What is AmMYB308 and what is its function in Antirrhinum majus?

AmMYB308 is an R2R3-MYB transcription factor initially demonstrated in snapdragon (Antirrhinum majus) that functions as a negative regulator of the phenylpropanoid pathway. Similar to its homolog in Nicotiana tabacum (NtMYB308), it likely represses the expression of genes involved in anthocyanin and lignin biosynthesis. The protein contains conserved R2R3 domains in its N-terminal region that facilitate DNA binding, and it interacts with specific cis-elements such as AC elements (AC-I: ACCTACC, AC-II: ACCAACC, AC-III: ACCTAAC) in the promoters of target genes . MYB308 plays a crucial role in regulating plant secondary metabolism, affecting pigmentation and structural development through its control of anthocyanin and lignin biosynthesis.

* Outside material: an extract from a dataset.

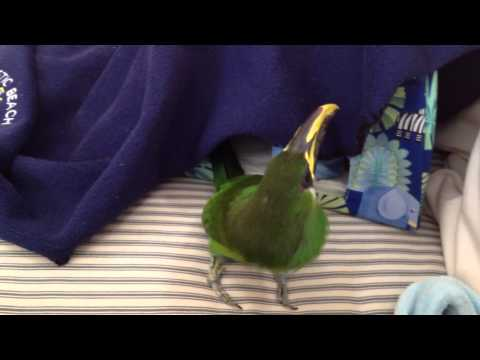 Toucan Play Tent Exploration part 2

How does the structure of AmMYB308 contribute to its regulatory function?

AmMYB308 possesses the characteristic R2R3-MYB structure with:

• An N-terminal DNA-binding domain containing the conserved R2R3 repeats that directly interact with target DNA sequences

• A bHLH-binding domain that mediates protein-protein interactions with other transcription factors

• A diverse C-terminal domain that confers repression activity

The N-terminal region is highly conserved among MYB transcription factors, while the C-terminal region shows greater diversity and determines specific regulatory functions. Based on information from related MYB repressors like NtMYB308, the protein likely contains repression motifs in its C-terminal domain that recruit co-repressors to inhibit gene expression . The R2R3 domain facilitates direct binding to AC elements in the promoters of structural genes involved in phenylpropanoid biosynthesis.

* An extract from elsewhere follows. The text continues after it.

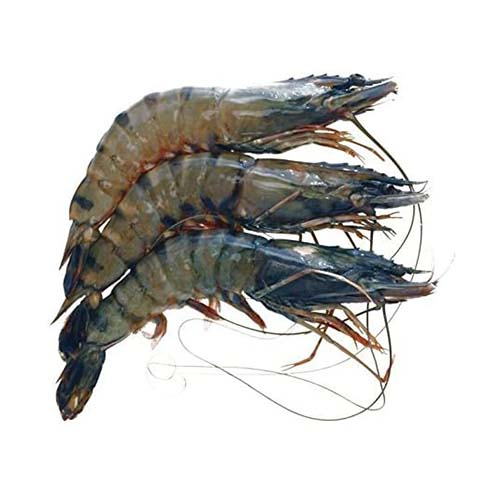 Tiger Prawn Whole 虎虾 (整) 31/35 (700g)/Pek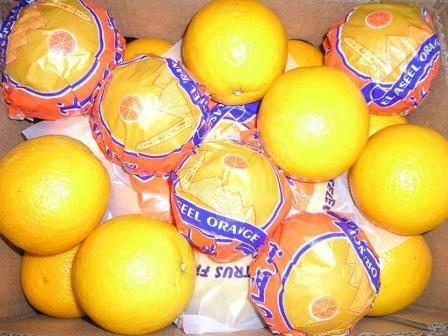 valencia orange 1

What expression systems are optimal for producing recombinant AmMYB308?

Three primary expression systems can be used for producing recombinant AmMYB308, each with distinct advantages:

For most biochemical studies, E. coli systems with fusion tags (6×His, GST, or MBP) are recommended for initial characterization. The choice between BL21(DE3), Rosetta, or Arctic Express strains depends on codon usage and solubility requirements. For functional studies requiring post-translational modifications, insect cell or yeast expression systems are preferable . The addition of solubility-enhancing tags like SUMO or optimization of expression conditions (reduced temperature, co-expression with chaperones) can significantly improve protein yield.

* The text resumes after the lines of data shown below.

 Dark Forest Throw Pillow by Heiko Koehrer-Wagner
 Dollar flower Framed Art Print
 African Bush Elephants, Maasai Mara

What purification strategies are most effective for recombinant AmMYB308?

A multi-step purification protocol is recommended for obtaining high-purity recombinant AmMYB308:

• Initial capture: Affinity chromatography using Ni-NTA (for His-tagged protein), glutathione sepharose (for GST-fusion), or amylose resin (for MBP-fusion)

• Intermediate purification: Ion exchange chromatography (typically anion exchange as transcription factors often have high pI values)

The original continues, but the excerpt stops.